Converting a prospect doesn't end a relationship—it begins a new one

If you spend enough time working in sales operations, it can be natural to think of closing as your team's sole end point. After all, until you've converted a prospect, little matters beyond getting that signature down.

But @@the work of a good sales team is not finished with signing.@@ Because the prospect-turned-client's relationship with your company will continue after closing in a new phase, how smoothly you arrange that transition to the new phase is essential. It's the difference between a one-time client and a repeat client.

There are simple and effective steps a sales team can take to make sure that the relationship is an enduring one. Keep the following tips in mind to help keep every prospect happy.

sales operation timetable

1. Give the client a clear timetable.

As in any relationship, it is absolutely essential that you and the client are on the same page—in this case, this means the prospect must know the process and timetable by which you will proceed. What day can your client next expect to hear something from you? What service will be delivered first? When do you expect to finish?

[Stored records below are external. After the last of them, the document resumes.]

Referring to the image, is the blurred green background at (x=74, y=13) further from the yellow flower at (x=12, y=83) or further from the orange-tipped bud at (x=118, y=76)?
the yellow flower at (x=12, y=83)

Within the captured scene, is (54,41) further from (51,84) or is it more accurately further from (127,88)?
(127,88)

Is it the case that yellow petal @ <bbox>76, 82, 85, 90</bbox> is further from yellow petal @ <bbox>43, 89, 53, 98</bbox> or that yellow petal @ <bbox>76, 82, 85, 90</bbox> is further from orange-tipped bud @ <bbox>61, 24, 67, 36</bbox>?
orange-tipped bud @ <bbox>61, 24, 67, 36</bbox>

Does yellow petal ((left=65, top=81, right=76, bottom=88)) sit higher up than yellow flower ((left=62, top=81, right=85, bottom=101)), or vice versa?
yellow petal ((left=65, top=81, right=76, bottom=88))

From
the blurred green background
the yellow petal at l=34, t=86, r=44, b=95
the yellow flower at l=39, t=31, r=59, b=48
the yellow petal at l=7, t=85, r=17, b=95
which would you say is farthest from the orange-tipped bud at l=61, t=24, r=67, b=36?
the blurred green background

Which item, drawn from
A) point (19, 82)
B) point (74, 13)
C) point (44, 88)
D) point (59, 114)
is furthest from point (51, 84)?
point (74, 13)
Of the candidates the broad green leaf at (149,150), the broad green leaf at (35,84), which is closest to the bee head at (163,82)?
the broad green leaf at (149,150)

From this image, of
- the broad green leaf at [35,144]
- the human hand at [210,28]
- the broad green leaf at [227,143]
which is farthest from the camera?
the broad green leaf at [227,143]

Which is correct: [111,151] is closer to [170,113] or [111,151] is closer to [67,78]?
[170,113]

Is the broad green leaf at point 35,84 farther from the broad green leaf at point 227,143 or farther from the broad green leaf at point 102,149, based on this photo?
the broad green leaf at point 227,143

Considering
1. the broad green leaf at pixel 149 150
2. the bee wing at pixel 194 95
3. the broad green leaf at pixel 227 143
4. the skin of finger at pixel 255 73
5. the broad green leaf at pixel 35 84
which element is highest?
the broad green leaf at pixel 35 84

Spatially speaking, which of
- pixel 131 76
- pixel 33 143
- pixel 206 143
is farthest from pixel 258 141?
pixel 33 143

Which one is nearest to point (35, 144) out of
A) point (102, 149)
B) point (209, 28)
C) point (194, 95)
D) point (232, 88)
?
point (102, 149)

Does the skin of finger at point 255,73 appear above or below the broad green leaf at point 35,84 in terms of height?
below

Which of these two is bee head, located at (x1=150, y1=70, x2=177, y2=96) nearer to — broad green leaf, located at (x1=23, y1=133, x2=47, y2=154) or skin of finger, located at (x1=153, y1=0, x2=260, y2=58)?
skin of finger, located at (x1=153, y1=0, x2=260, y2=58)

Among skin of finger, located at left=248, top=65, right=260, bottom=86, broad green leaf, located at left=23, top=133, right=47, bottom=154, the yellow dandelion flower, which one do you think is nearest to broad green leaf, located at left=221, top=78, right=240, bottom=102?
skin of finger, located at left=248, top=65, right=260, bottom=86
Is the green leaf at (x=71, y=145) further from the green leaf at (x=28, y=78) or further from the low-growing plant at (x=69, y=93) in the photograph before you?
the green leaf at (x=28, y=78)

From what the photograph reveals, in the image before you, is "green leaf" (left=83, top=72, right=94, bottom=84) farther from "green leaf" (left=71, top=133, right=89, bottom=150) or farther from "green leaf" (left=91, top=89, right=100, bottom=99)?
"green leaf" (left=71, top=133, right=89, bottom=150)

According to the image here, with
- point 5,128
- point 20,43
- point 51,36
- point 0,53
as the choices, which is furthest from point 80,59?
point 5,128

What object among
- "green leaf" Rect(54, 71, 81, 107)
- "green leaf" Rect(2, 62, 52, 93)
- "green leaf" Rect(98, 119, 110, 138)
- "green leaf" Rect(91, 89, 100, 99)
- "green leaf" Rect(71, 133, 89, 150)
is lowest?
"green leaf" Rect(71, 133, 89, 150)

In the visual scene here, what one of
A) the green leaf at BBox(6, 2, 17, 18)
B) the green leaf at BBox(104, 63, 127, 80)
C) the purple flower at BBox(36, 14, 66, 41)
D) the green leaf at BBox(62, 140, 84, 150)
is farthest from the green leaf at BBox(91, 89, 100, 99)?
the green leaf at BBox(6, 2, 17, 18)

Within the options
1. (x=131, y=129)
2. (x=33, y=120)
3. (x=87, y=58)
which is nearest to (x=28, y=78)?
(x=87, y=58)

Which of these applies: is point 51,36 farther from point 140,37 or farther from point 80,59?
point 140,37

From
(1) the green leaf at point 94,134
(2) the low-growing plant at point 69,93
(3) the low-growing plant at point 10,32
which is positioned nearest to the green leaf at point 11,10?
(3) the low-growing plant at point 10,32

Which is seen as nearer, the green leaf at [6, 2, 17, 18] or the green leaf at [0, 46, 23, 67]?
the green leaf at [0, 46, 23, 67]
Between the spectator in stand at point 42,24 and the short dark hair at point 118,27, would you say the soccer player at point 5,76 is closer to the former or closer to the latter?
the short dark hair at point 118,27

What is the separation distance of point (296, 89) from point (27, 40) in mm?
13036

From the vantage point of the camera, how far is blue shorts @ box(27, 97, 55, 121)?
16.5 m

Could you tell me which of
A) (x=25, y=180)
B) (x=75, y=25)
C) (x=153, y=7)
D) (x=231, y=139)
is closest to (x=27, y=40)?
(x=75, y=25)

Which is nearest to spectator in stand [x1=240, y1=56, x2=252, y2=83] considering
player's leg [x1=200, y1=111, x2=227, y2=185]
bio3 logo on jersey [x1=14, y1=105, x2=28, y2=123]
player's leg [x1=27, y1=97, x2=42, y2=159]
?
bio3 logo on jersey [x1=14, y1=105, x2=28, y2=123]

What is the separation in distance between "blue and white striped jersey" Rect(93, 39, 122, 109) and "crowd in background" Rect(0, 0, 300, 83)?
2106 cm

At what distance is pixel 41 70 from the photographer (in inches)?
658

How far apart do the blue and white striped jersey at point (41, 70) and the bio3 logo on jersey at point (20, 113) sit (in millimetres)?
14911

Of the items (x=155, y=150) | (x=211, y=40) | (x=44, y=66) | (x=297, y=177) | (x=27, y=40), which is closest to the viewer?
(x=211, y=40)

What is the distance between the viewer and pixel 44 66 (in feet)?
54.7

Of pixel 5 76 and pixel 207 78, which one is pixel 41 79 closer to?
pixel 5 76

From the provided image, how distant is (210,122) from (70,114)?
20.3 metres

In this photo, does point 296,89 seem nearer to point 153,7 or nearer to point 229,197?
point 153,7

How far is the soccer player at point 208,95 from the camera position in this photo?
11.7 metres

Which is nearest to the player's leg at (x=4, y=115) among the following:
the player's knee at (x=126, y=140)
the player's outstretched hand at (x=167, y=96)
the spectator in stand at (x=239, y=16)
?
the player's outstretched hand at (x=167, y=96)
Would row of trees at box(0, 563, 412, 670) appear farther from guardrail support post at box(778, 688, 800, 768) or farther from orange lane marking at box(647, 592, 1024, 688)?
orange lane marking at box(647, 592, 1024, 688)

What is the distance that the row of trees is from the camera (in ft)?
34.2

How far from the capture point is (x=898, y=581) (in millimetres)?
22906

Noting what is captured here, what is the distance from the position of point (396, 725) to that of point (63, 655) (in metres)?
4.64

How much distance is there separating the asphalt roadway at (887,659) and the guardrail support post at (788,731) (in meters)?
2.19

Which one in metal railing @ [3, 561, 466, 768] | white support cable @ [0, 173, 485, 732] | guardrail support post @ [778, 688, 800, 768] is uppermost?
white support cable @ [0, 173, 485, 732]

Even if all this information is spelled out in your initial proposal, essential information bears repeating in order to be sure there is no confusion or miscommunication. If nothing else, the client will likely find it helpful to have important information in one place.

And even if your answers to some of those questions are vague, just their being in place will give a client satisfaction in knowing that you are taking their needs seriously.

Remember: this is partially an automated process. In sales operations, effective relationship management is a mix of QRM software and the human touch.

2. Check in with them.

This point is also about making sure the information channels between you and the prospect are kept nice and open, with updates flowing both to and from the client.

As the sales rep who made the deal, you will have the strongest relationship with the client and must drive—and participate in—communications accordingly. A three-minute call to ask the client if they're satisfied or if they have any concerns can make all the difference. Hopefully they don't have any and they'll just be pleased that you care. And if they do have any, you can help arrange a fix.

Either way, a quick call can keep your client happy and strengthen the relationship—and that means they're more likely to be your client again in the future.

sales operations thank you note

3. Send a thank you.

This is probably one of those pieces of good advice your mother always tried to teach you but that always slips your mind, like keeping your elbows off the table. But she's right that sending a thank you note is important to keeping your relationships going.

Of course it hardly matters what you say, so don't worry about what card you pick or agonize over the words. The thank you card is just a symbolic gesture: it is your way of saying you appreciate your client taking a chance on you. Send it in the mail so that your client will have a little something in hand to remind them of you.

In the end, all these steps are about maintaining the good relationship you began to build while closing the sale—the key, as to all relationships, is good and frequent communication.